Non-enzymatic cryogenic isolation of therapeutic cells: Novel approach for enzyme-free isolation of pancreatic islets using In Situ cryopreservation of islets and concurrent selective freeze destruction of acinar tissue.
Author: M. J. Taylor, S. Baicu
Source: Cell Transplantation
Publisher: Cognizant Communication Corporation
Abstract:Cell-based therapies, which all involve processes for procurement and re-implantation of living cells, currently rely upon expensive, inconsistent and even toxic enzyme-digestion processes. A prime example is the preparation of isolated pancreatic islets for the treatment of Type I diabetes by transplantation. To avoid the inherent pitfalls of these enzymatic methods we have conceptualized an alternative approach based on the hypothesis that cryobiological techniques can be used for differential freeze destruction of the pancreas (Px) to release islets that are selectively cryopreserved in situ. Methods:Pancreases were procured from juvenile pigs using approved procedures.
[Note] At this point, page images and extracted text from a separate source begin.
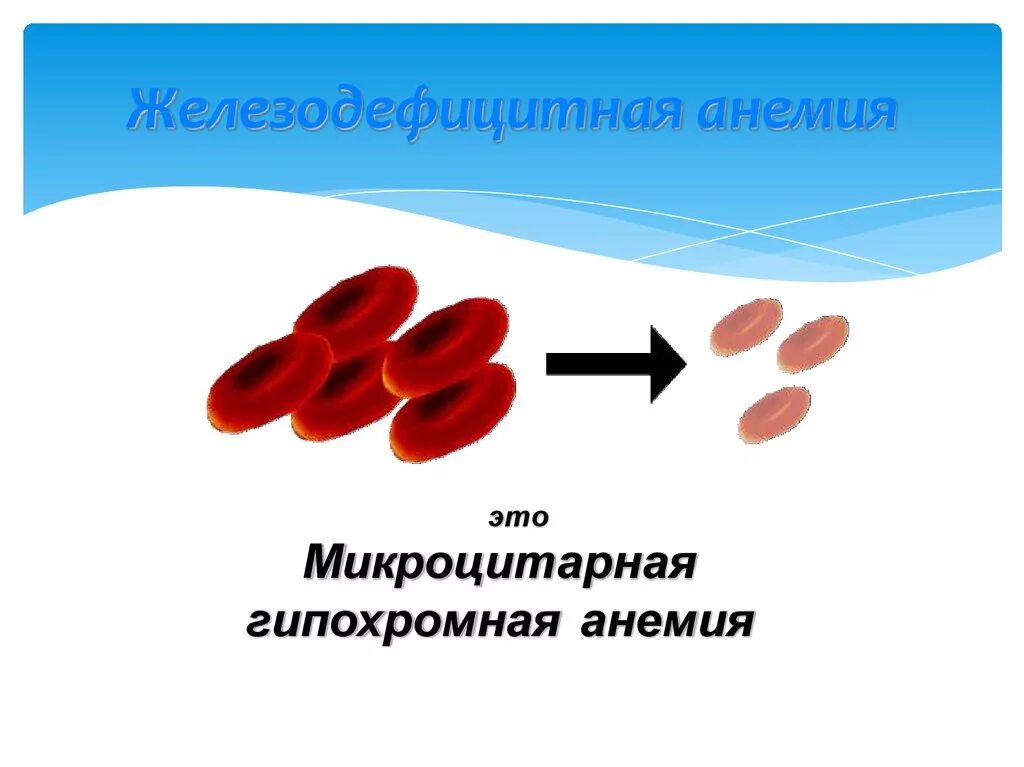 Железодефицитная анемия

это

Микроцитарная гипохромная анемия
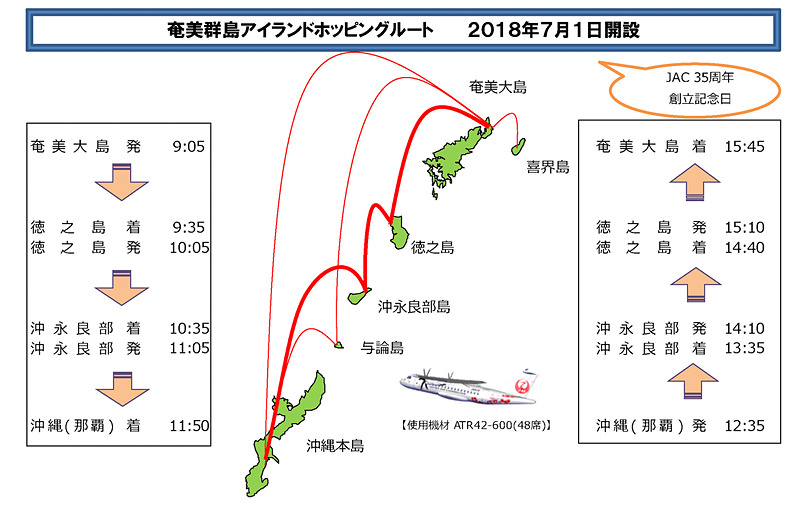 奄美群島アイランドホッピングルート　2018年7月1日開設

JAC 35周年
創立記念日

奄美大島 発 9:05

徳之島 着 9:35
徳之島 発 10:05

沖永良部 着 10:35
沖永良部 発 11:05

沖縄(那覇) 着 11:50

奄美大島
喜界島
徳之島
沖永良部島
与論島
沖縄本島

【使用機材 ATR42-600(48席)】

奄美大島 着 15:45

徳之島 発 15:10
徳之島 着 14:40

沖永良部 発 14:10
沖永良部 着 13:35

沖縄(那覇) 発 12:35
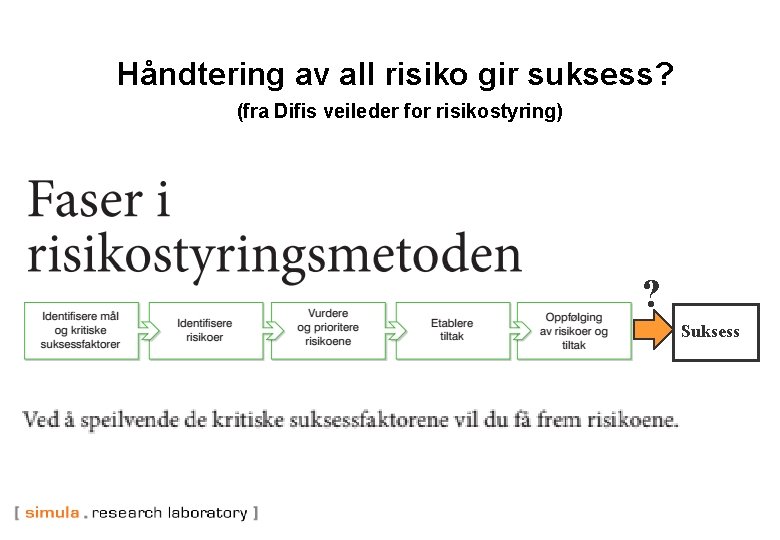 Håndtering av all risiko gir suksess?
(fra Difis veileder for risikostyring)

Faser i risikostyringsmetoden

Identifisere mål og kritiske suksessfaktorer

Identifisere risikoer

Vurdere og prioritere risikoene

Etablere tiltak

Oppfølging av risikoer og tiltak

?

Suksess

Ved å speilvende de kritiske suksessfaktorene vil du få frem risikoene.

[ simula . research laboratory ]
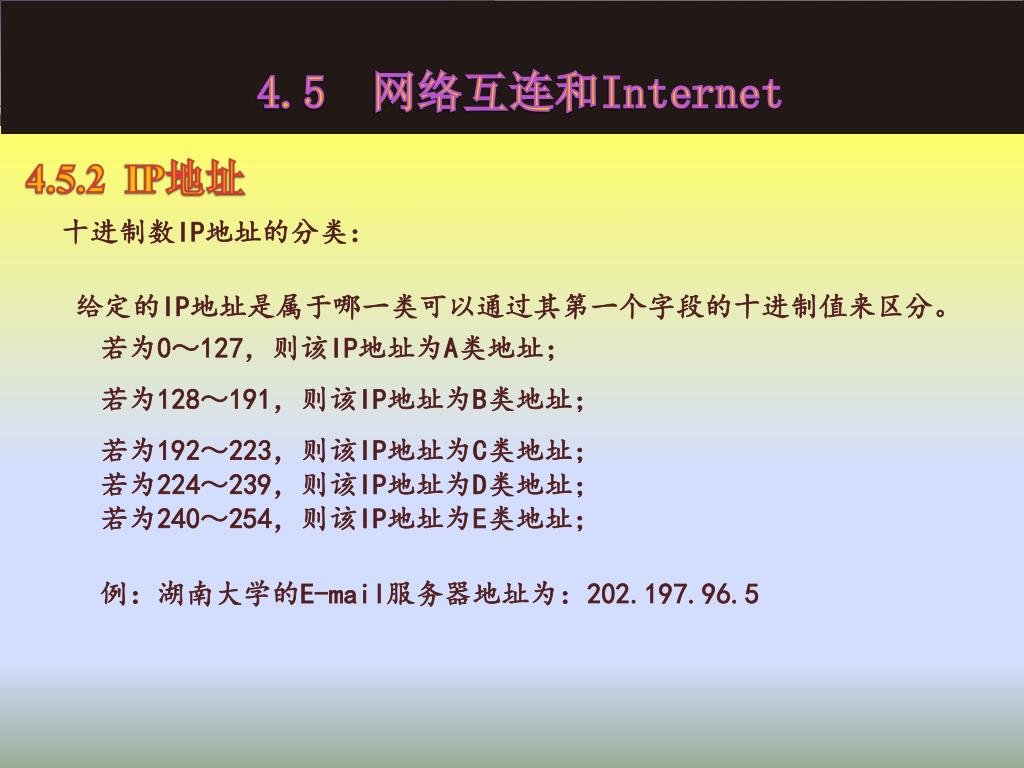 4.5　网络互连和Internet

4.5.2 IP地址

十进制数IP地址的分类：

给定的IP地址是属于哪一类可以通过其第一个字段的十进制值来区分。

若为0～127，则该IP地址为A类地址；

若为128～191，则该IP地址为B类地址；

若为192～223，则该IP地址为C类地址；
若为224～239，则该IP地址为D类地址；
若为240～254，则该IP地址为E类地址；

例：湖南大学的E-mail服务器地址为：202.197.96.5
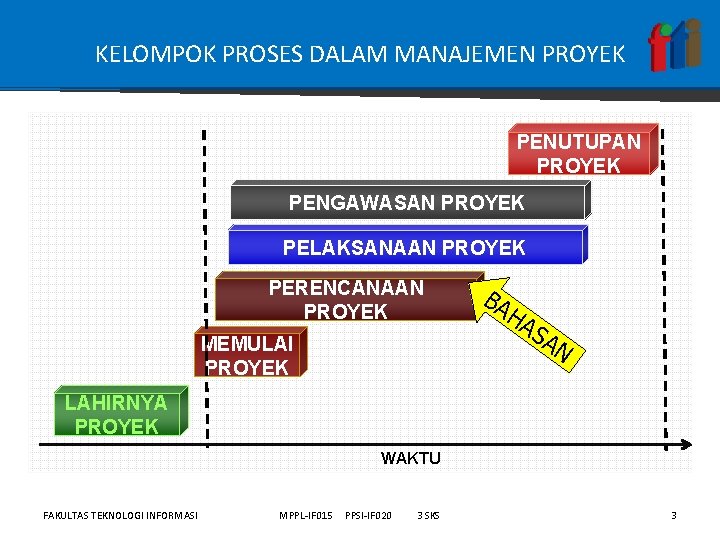 KELOMPOK PROSES DALAM MANAJEMEN PROYEK

fti

PENUTUPAN PROYEK

PENGAWASAN PROYEK

PELAKSANAAN PROYEK

PERENCANAAN PROYEK

BAHASAN

MEMULAI PROYEK

LAHIRNYA PROYEK

WAKTU

FAKULTAS TEKNOLOGI INFORMASI MPPL-IF015 PPSI-IF020 3 SKS 3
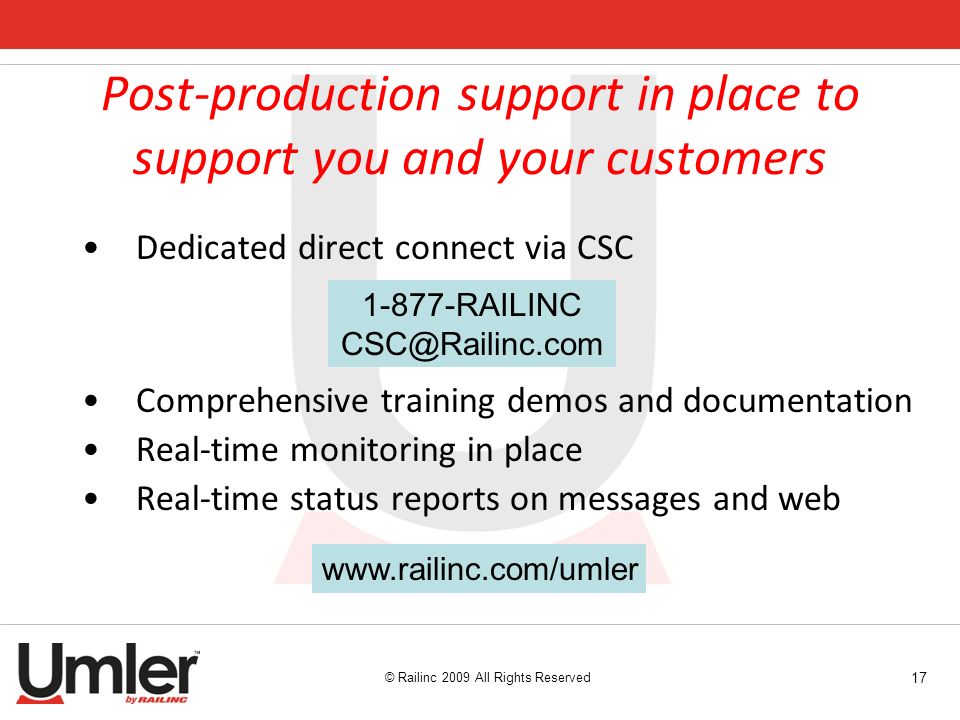 Post-production support in place to support you and your customers

• Dedicated direct connect via CSC

1-877-RAILINC
CSC@Railinc.com

• Comprehensive training demos and documentation
• Real-time monitoring in place
• Real-time status reports on messages and web

www.railinc.com/umler

Umler™ by RAILINC

© Railinc 2009 All Rights Reserved

17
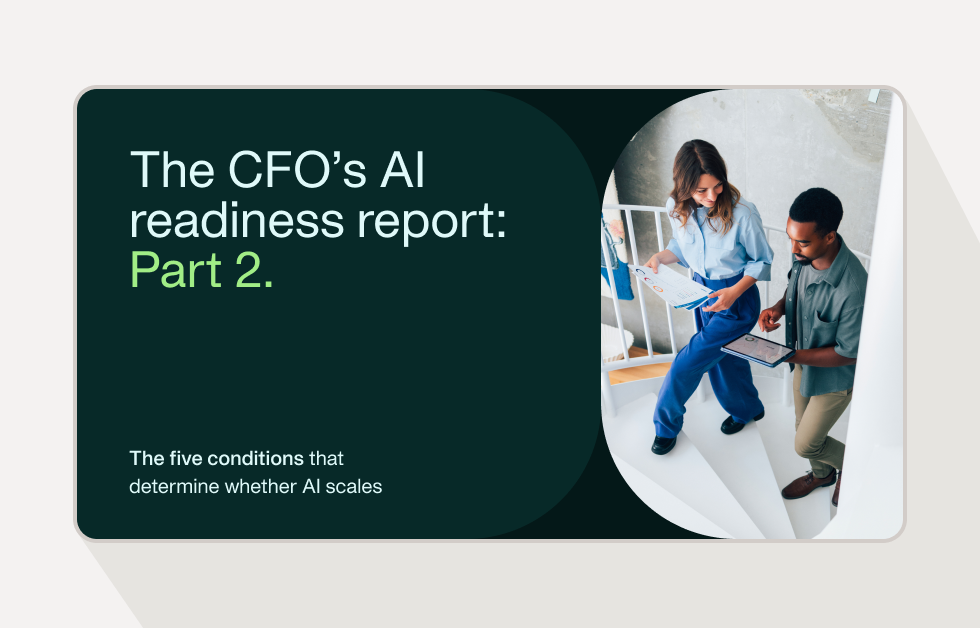 The CFO's AI readiness report: Part 2.

The five conditions that determine whether AI scales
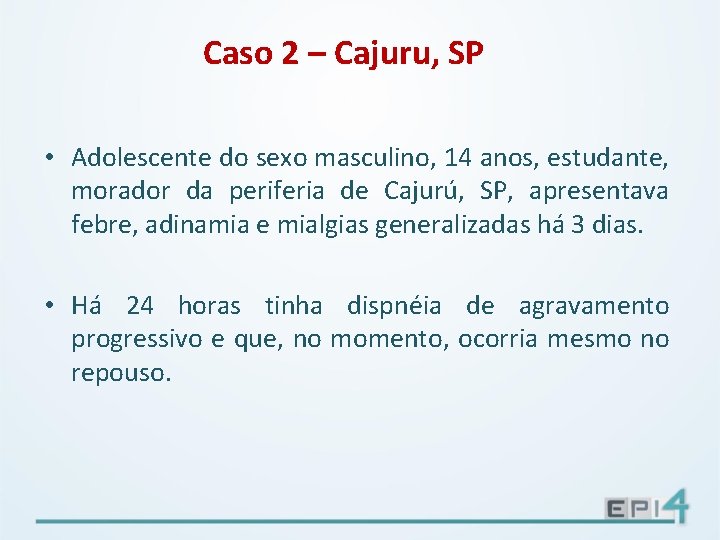 Caso 2 – Cajuru, SP

• Adolescente do sexo masculino, 14 anos, estudante, morador da periferia de Cajurú, SP, apresentava febre, adinamia e mialgias generalizadas há 3 dias.

• Há 24 horas tinha dispnéia de agravamento progressivo e que, no momento, ocorria mesmo no repouso.

EPI4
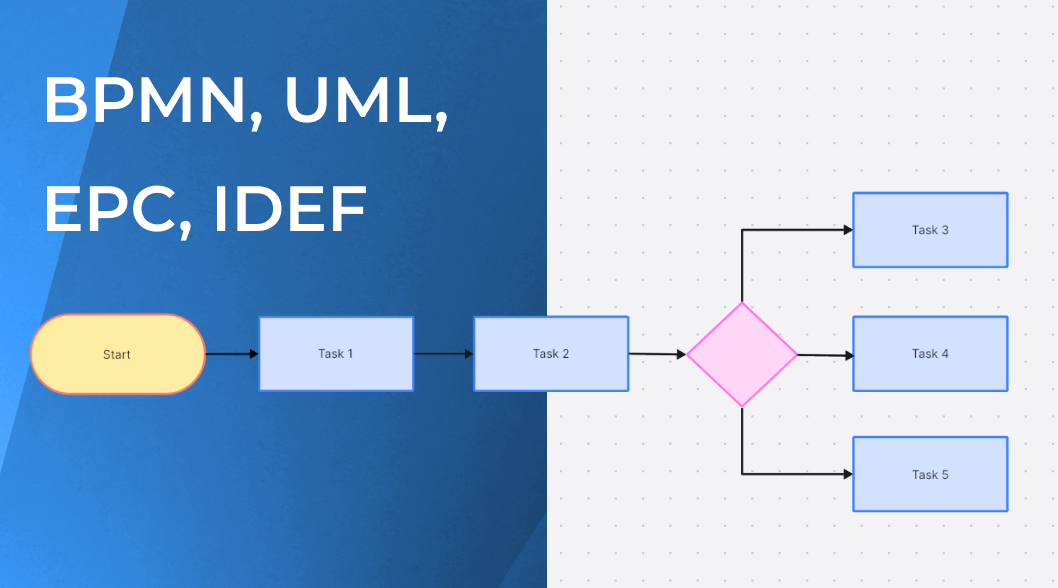 BPMN, UML, EPC, IDEF

Start

Task 1

Task 2

Task 3

Task 4

Task 5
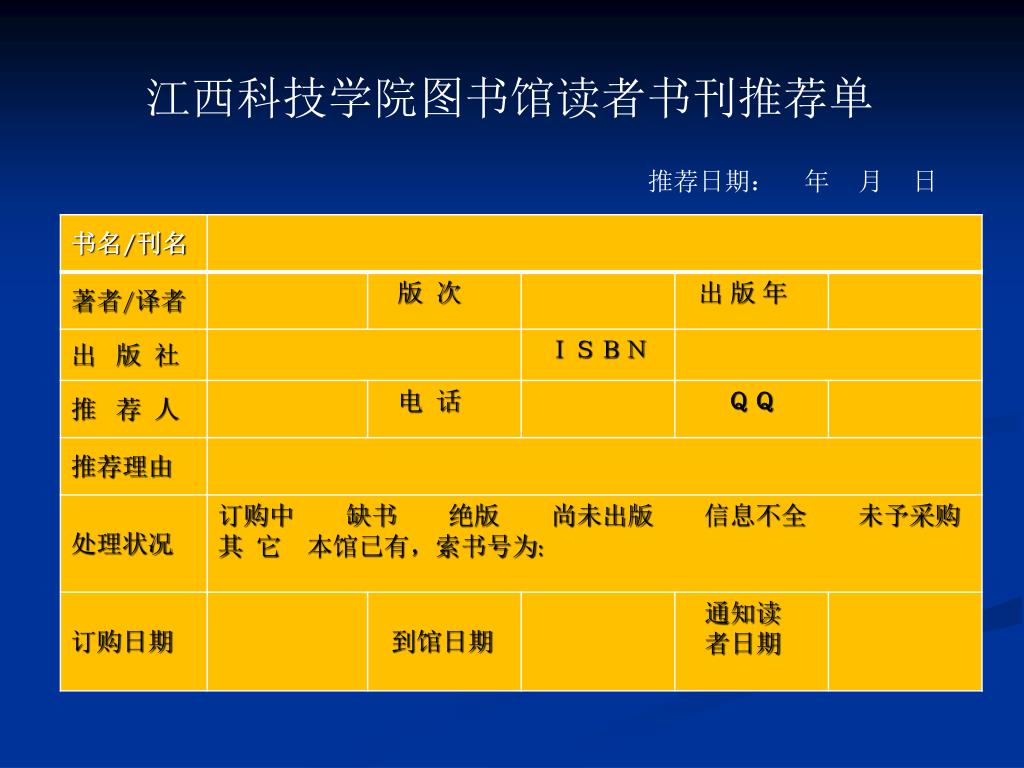 江西科技学院图书馆读者书刊推荐单

推荐日期：　年　月　日

| 书名/刊名 | | | | | |
|---|---|---|---|---|---|
| 著者/译者 | | 版 次 | | 出 版 年 | |
| 出 版 社 | | | I S B N | | |
| 推 荐 人 | | 电 话 | | Q Q | |
| 推荐理由 | | | | | |
| 处理状况 | 订购中　缺书　绝版　尚未出版　信息不全　未予采购 其 它　本馆已有，索书号为: | | | | |
| 订购日期 | | 到馆日期 | | 通知读者日期 | |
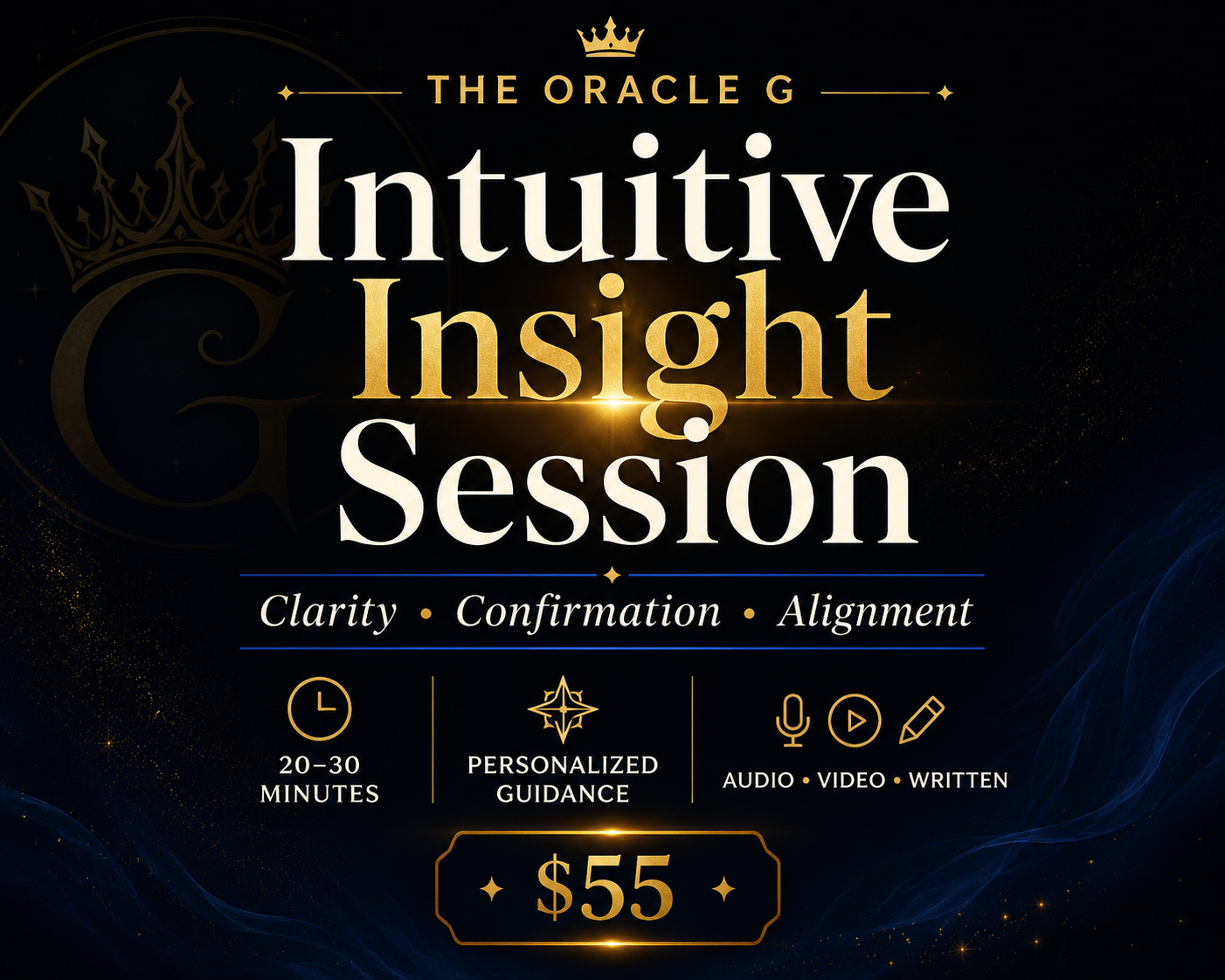 THE ORACLE G

Intuitive Insight Session

Clarity • Confirmation • Alignment

20–30 MINUTES

PERSONALIZED GUIDANCE

AUDIO • VIDEO • WRITTEN

$55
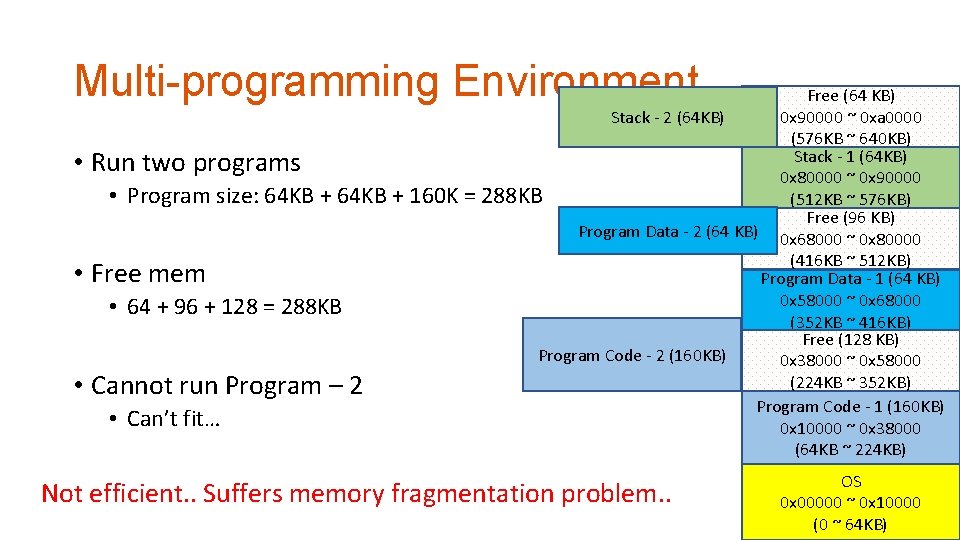 Multi-programming Environment

• Run two programs
  • Program size: 64KB + 64KB + 160K = 288KB

• Free mem
  • 64 + 96 + 128 = 288KB

• Cannot run Program – 2
  • Can't fit…

Not efficient.. Suffers memory fragmentation problem..

Stack - 2 (64KB)

Program Data - 2 (64 KB)

Program Code - 2 (160KB)

Free (64 KB)
0x90000 ~ 0xa0000
(576KB ~ 640KB)

Stack - 1 (64KB)
0x80000 ~ 0x90000
(512KB ~ 576KB)

Free (96 KB)
0x68000 ~ 0x80000
(416KB ~ 512KB)

Program Data - 1 (64 KB)
0x58000 ~ 0x68000
(352KB ~ 416KB)

Free (128 KB)
0x38000 ~ 0x58000
(224KB ~ 352KB)

Program Code - 1 (160KB)
0x10000 ~ 0x38000
(64KB ~ 224KB)

OS
0x00000 ~ 0x10000
(0 ~ 64KB)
The concept of cryo-isolation is based on differential processing of the pancreas in 5 stages: 1. infiltrating islets in situpreferentially with a cryoprotectant (CPA) cocktail via antegrade perfusion of the major arteries; 2. Retrograde ductal infusion of water to distend the acinar; 3. Freezing the entire Px solid to < -160°C for storage in liquid nitrogen; 4. Mechanically crushing and pulverizing the frozen Px into small fragments; 5. Thawing the frozen fragments, filtering and washing to remove the CPA. Finally, the filtered effluent (cryo-isolate) was stained with dithizone for identification of intact islets, and with Syto 13/PI for fluorescence viability testing and glucose-stimulated insulin release assessment. Results:As predicted the cryo-isolate contained small fragments of residual tissue comprising an amorphous mass of acinar tissue with largely intact and viable (>90%) embedded islets. Islets were typically larger (range 50-500μm diameter)than their counterparts isolated from juvenile pigs using conventional enzyme-digestion techniques. Functionally, the islets from replicate cryo-isolates responded to a glucose challenge with a mean stimulation index = 3.3±0.7. Conclusion: An enzymefree method of islet isolation relying on in situ cryopreservation of islets with simultaneous freeze-destruction of acinar tissue is feasible and proposed as a new and novel method that avoids the problems associated with conventional collagenase digestion methods.